I think it is because of this focus, coupled with the fact that the Course addresses itself to a culture steeped in the Judeo-Christian tradition, that the Course uses masculine terms as it does. If it constantly said "he and she" and referred to "Father-Mother God," it would tend to lend reality to the illusory difference between the masculine and the feminine. If it constantly used totally gender-neutral terms instead, it would lack the emotional resonance that the traditional gendered terms have acquired in the Judeo-Christian culture to which the Course is addressed. But by taking traditional masculine forms of referring to God and humanity and transforming them into all-encompassing forms, it de-emphasizes the separation yet retains the positive emotional impact of tradition.

There is no doubt that these words are loaded, but the Course's goal is to unload them, and this is exactly what it does.

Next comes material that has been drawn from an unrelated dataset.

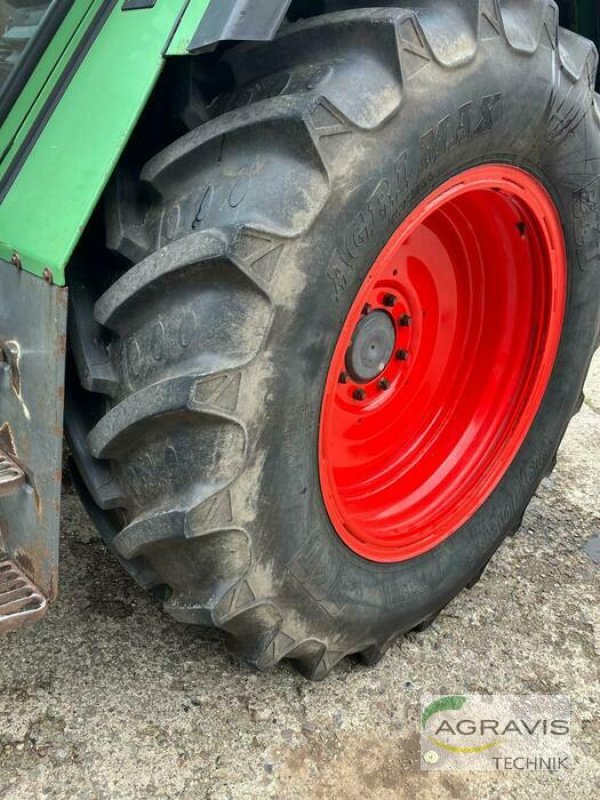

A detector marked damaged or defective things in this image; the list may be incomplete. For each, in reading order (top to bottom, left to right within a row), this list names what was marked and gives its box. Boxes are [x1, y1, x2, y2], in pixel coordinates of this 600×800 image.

By retaining traditional terms, Jesus is able to draw from the deep well of positive emotional associations we have with them; by redefining these traditional terms, Jesus is able to undo the negative emotional associations we have with them by removing the fearful and exclusionary elements that have corrupted them. His usage strips them of their power as tools of separation, and points to a reality that is totally non-separate and all-inclusive. Therefore, let us allow the Course to do its work by allowing its inclusive use of masculine terms to heal the wounds that the illusory distinction between "masculine" and "feminine" has wrought.